-------- RECORDS FOR THIS EXERCISE
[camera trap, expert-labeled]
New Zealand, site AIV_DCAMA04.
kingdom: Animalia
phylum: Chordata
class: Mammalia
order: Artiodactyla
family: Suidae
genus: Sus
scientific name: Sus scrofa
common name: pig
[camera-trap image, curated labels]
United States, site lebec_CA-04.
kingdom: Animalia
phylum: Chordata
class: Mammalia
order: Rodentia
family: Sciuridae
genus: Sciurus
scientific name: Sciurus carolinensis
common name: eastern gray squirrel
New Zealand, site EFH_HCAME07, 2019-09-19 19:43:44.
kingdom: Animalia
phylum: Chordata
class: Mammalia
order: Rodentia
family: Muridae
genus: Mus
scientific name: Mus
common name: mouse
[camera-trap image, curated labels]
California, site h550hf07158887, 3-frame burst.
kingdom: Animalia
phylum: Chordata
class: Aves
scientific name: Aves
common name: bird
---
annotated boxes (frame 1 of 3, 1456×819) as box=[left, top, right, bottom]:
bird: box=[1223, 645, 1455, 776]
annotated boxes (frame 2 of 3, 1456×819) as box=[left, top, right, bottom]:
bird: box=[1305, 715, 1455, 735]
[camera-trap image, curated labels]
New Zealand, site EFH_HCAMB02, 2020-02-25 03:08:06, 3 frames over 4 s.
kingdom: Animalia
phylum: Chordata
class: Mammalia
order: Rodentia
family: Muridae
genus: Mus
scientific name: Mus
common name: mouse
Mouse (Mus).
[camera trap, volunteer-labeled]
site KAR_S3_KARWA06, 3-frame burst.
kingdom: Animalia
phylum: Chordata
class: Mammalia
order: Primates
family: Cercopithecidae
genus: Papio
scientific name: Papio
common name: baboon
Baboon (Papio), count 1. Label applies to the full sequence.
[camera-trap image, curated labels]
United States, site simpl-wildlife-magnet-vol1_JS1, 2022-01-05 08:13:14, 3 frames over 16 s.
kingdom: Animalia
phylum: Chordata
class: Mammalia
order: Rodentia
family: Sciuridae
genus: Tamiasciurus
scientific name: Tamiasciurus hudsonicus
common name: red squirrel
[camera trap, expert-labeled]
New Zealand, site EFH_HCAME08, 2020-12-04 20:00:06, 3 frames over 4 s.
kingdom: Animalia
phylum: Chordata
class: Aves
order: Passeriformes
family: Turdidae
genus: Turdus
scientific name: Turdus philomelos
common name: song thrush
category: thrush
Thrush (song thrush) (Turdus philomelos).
----------------
EXERCISE OBJECTIVE:
The answer should be all the entries, restated with no word changed.

SOLVED EXERCISE:
[camera trap, expert-labeled]
New Zealand, site AIV_DCAMA04.
kingdom: Animalia
phylum: Chordata
class: Mammalia
order: Artiodactyla
family: Suidae
genus: Sus
scientific name: Sus scrofa
common name: pig
[camera-trap image, curated labels]
United States, site lebec_CA-04.
kingdom: Animalia
phylum: Chordata
class: Mammalia
order: Rodentia
family: Sciuridae
genus: Sciurus
scientific name: Sciurus carolinensis
common name: eastern gray squirrel
New Zealand, site EFH_HCAME07, 2019-09-19 19:43:44.
kingdom: Animalia
phylum: Chordata
class: Mammalia
order: Rodentia
family: Muridae
genus: Mus
scientific name: Mus
common name: mouse
[camera-trap image, curated labels]
California, site h550hf07158887, 3-frame burst.
kingdom: Animalia
phylum: Chordata
class: Aves
scientific name: Aves
common name: bird
---
annotated boxes (frame 1 of 3, 1456×819) as box=[left, top, right, bottom]:
bird: box=[1223, 645, 1455, 776]
annotated boxes (frame 2 of 3, 1456×819) as box=[left, top, right, bottom]:
bird: box=[1305, 715, 1455, 735]
[camera-trap image, curated labels]
New Zealand, site EFH_HCAMB02, 2020-02-25 03:08:06, 3 frames over 4 s.
kingdom: Animalia
phylum: Chordata
class: Mammalia
order: Rodentia
family: Muridae
genus: Mus
scientific name: Mus
common name: mouse
Mouse (Mus).
[camera trap, volunteer-labeled]
site KAR_S3_KARWA06, 3-frame burst.
kingdom: Animalia
phylum: Chordata
class: Mammalia
order: Primates
family: Cercopithecidae
genus: Papio
scientific name: Papio
common name: baboon
Baboon (Papio), count 1. Label applies to the full sequence.
[camera-trap image, curated labels]
United States, site simpl-wildlife-magnet-vol1_JS1, 2022-01-05 08:13:14, 3 frames over 16 s.
kingdom: Animalia
phylum: Chordata
class: Mammalia
order: Rodentia
family: Sciuridae
genus: Tamiasciurus
scientific name: Tamiasciurus hudsonicus
common name: red squirrel
[camera trap, expert-labeled]
New Zealand, site EFH_HCAME08, 2020-12-04 20:00:06, 3 frames over 4 s.
kingdom: Animalia
phylum: Chordata
class: Aves
order: Passeriformes
family: Turdidae
genus: Turdus
scientific name: Turdus philomelos
common name: song thrush
category: thrush
Thrush (song thrush) (Turdus philomelos).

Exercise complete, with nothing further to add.